In order to match gcc very closely, the clang driver currently allows
tool chains to perform their own translation of the argument list (into
a new ArgList data structure). Although this allows the clang driver to
match gcc easily, it also makes the driver operation much harder to
understand (since the Tools stop seeing some arguments the user
provided, and see new ones instead).

For example, on Darwin ``-gfull`` gets translated into two separate
arguments, ``-g`` and ``-fno-eliminate-unused-debug-symbols``. Trying to
write Tool logic to do something with ``-gfull`` will not work, because
Tool argument translation is done after the arguments have been
translated.

A long term goal is to remove this tool chain specific translation, and
instead force each tool to change its own logic to do the right thing on
the untranslated original arguments.

Unused Argument Warnings
^^^^^^^^^^^^^^^^^^^^^^^^

The driver operates by parsing all arguments but giving Tools the
opportunity to choose which arguments to pass on.
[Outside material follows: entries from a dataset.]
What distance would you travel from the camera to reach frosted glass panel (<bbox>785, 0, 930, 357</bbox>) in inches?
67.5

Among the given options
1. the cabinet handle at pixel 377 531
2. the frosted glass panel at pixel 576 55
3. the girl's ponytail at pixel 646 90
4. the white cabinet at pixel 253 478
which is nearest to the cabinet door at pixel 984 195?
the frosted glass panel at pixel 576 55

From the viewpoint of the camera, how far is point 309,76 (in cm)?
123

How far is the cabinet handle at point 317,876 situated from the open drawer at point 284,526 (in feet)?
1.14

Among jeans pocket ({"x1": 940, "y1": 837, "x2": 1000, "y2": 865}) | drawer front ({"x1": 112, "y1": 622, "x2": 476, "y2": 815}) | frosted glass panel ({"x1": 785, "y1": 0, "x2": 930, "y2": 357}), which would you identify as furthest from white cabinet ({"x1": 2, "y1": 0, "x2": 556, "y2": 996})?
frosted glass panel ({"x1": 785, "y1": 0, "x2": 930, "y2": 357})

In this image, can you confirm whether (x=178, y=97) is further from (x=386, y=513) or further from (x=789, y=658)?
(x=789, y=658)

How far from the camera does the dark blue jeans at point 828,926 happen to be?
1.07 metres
One downside of this
infrastructure is that if the user misspells some option, or is confused
about which options to use, some command line arguments the user really
cared about may go unused. This problem is particularly important when
using clang as a compiler, since the clang compiler does not support
anywhere near all the options that gcc does, and we want to make sure
users know which ones are being used.

To support this, the driver maintains a bit associated with each
argument of whether it has been used (at all) during the compilation.
This bit usually doesn't need to be set by hand, as the key ArgList
accessors will set it automatically.

When a compilation is successful (there are no errors), the driver
checks the bit and emits an "unused argument" warning for any arguments
which were never accessed. This is conservative (the argument may not
have been used to do what the user wanted) but still catches the most
obvious cases.

Relation to GCC Driver Concepts
-------------------------------

For those familiar with the gcc driver, this section provides a brief
overview of how things from the gcc driver map to the clang driver.

-  **Driver Driver**

   The driver driver is fully integrated into the clang driver. The
   driver simply constructs additional Actions to bind the architecture
   during the *Pipeline* phase. The tool chain specific argument
   translation is responsible for handling ``-Xarch_``.
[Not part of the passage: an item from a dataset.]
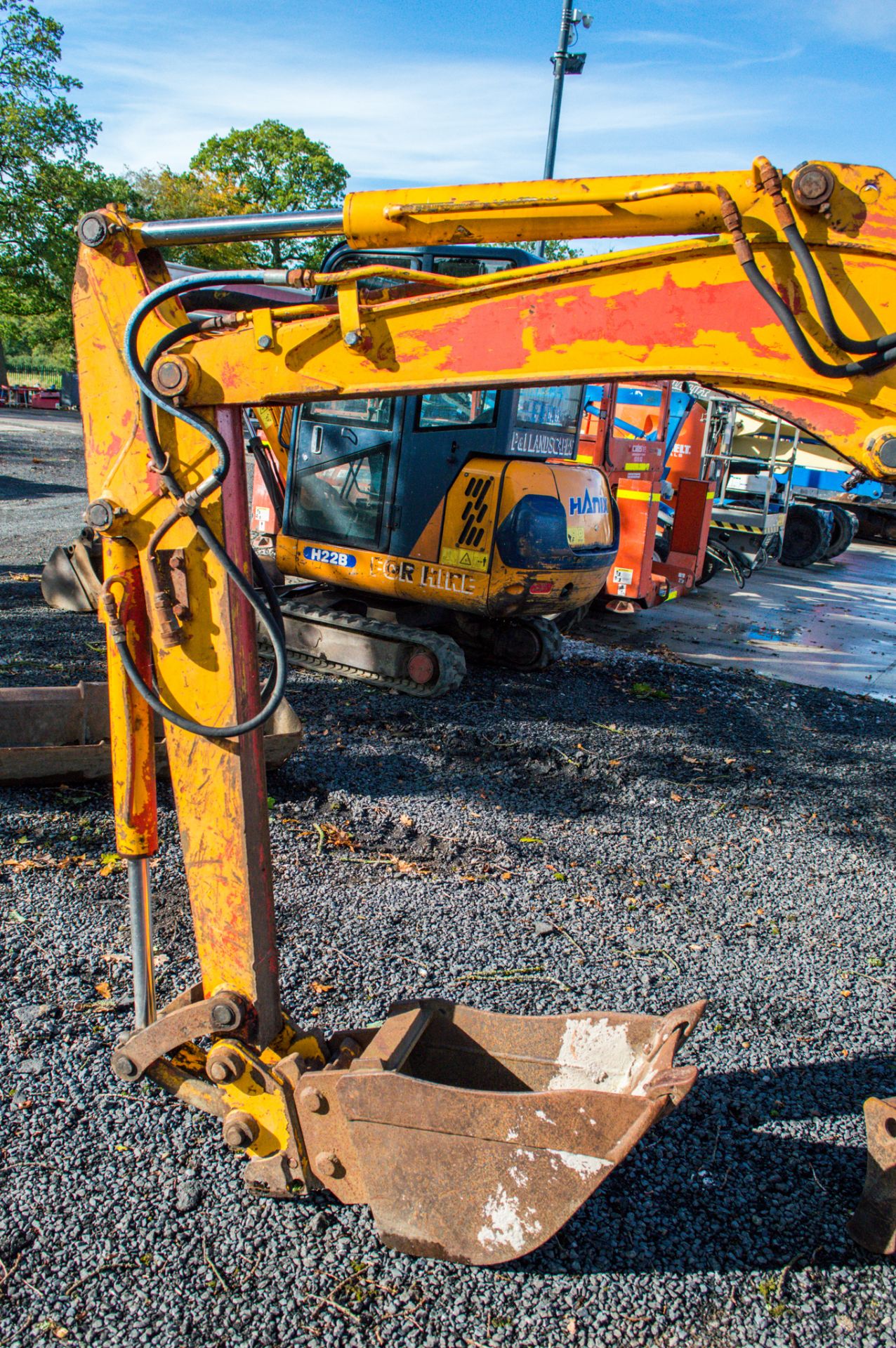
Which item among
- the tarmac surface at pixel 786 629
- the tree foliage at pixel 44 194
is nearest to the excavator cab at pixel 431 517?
the tarmac surface at pixel 786 629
   The one caveat is that this approach requires ``-Xarch_`` not be used
   to alter the compilation itself (for example, one cannot provide
   ``-S`` as an ``-Xarch_`` argument). The driver attempts to reject
   such invocations, and overall there isn't a good reason to abuse
   ``-Xarch_`` to that end in practice.

   The upside is that the clang driver is more efficient and does little
   extra work to support universal builds. It also provides better error
   reporting and UI consistency.

-  **Specs**

   The clang driver has no direct correspondent for "specs". The
   majority of the functionality that is embedded in specs is in the
   Tool specific argument translation routines. The parts of specs which
   control the compilation pipeline are generally part of the *Pipeline*
   stage.

-  **Toolchains**

   The gcc driver has no direct understanding of tool chains. Each gcc
   binary roughly corresponds to the information which is embedded
   inside a single ToolChain.

   The clang driver is intended to be portable and support complex
   compilation environments. All platform and tool chain specific code
   should be protected behind either abstract or well defined interfaces
   (such as whether the platform supports use as a driver driver).